La tierra descansaba, húmeda, bajo el amparo de aquella humilde construcción de labranza. Su pared blanca como la cal resplandecía bajo el sol de medio día, mientras que su tejado rojizo parecía tostarse al igual que cualquier bañista en la Malvarrosa.
Se oía el relinchar de Bravura, el caballo que habitaba bajo aquellos muros. Alguna vez lo había visto en plena acción, trotando de un extremo a otro, levantando una enorme polvareda fruto del trabajo de tiro y arrastre. No habían surcos más perfectos que aquellos, en los que cualquier hortaliza podía brotar sin mayores dificultades. Normal que aquel huerto fuese el más cuidado y productivo de la zona.
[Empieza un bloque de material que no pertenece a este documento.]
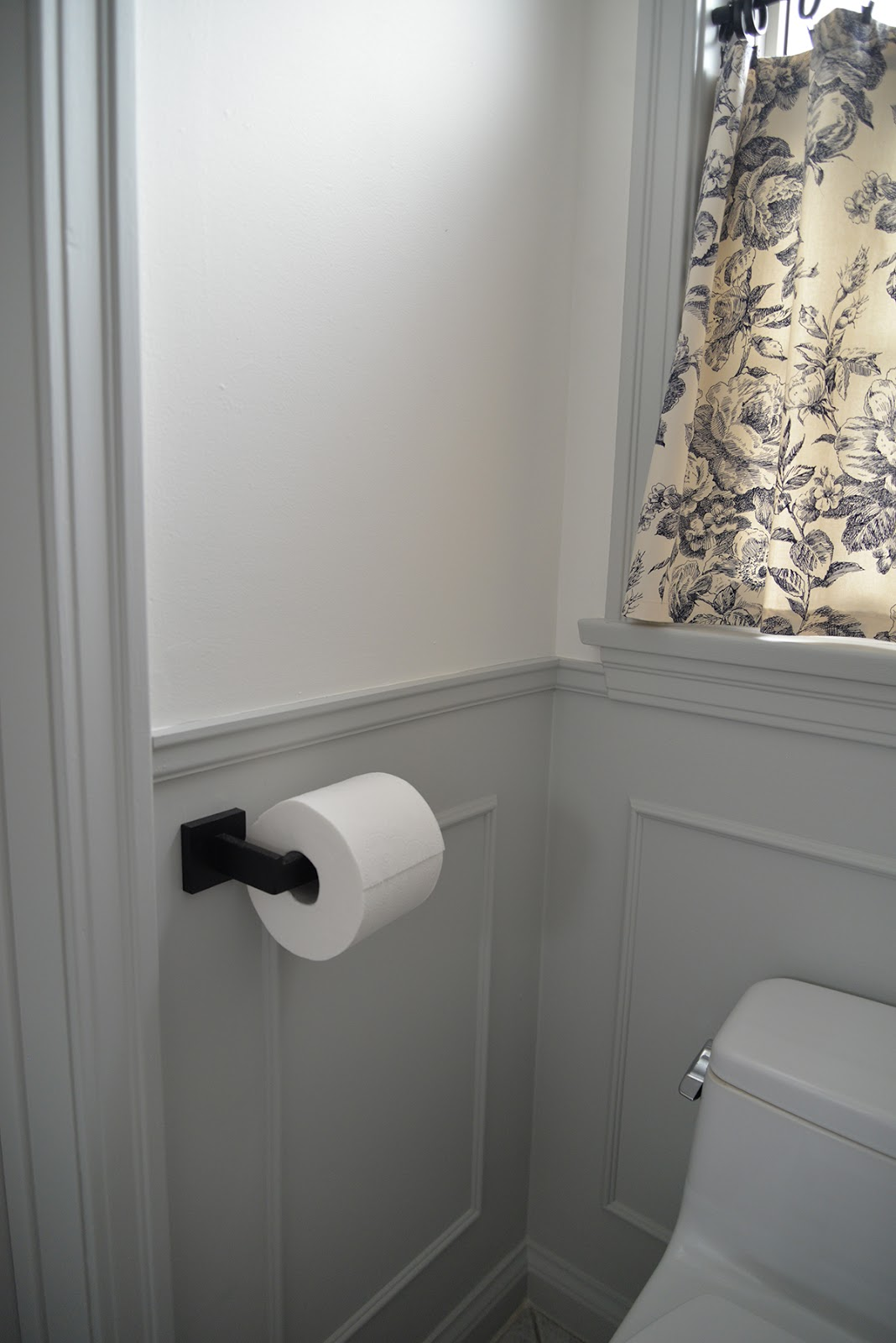 small bathroom remodel, bathroom design ideas, bathroom wainscot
Bravura era la alegría, pero también la envidia de quienes no podían permitirse adquirir un animal para aliviar las duras tareas del campo.
Emilio era uno de aquellos desafortunados, pero lejos de sentir resentimiento, disfrutaba al hundir sus pies en la tierra y que sus manos estuviesen en constante contacto con su rugosa textura. Se había criado de puertas para el campo, como también lo hicieron su madre, su padre, su abuelo o su tatarabuelo. Para él trabajar la tierra era una especie de reencarnación, de vuelta a los orígenes, de poder rendir el homenaje que tu familia, una larga saga de agricultores, se merecía.
En el límite de su campo de visión, unos edificios de no más de siete plantas se alzaban en terrenos antes llenos de vida. A Emilio le apenaba la idea de que todo aquello se perdiese y que la especulación inmobiliaria, que por aquellos tiempos empezaba a ser una realidad, acabase devorando campos, casas y acequias centenarias.
Hoy el barrio luce de otra manera, más asfalto en lugar de patatas, lechugas, tomates y demás hortalizas de la huerta valenciana. Si Emilio hubiese vivido para verlo, tal vez lo contemplaría con tristeza e impotencia mientras una lágrima recorre su arrugada mejilla. Al menos sabemos que sus últimos pensamientos fueron para su familia, su huerto y por supuesto para Bravura.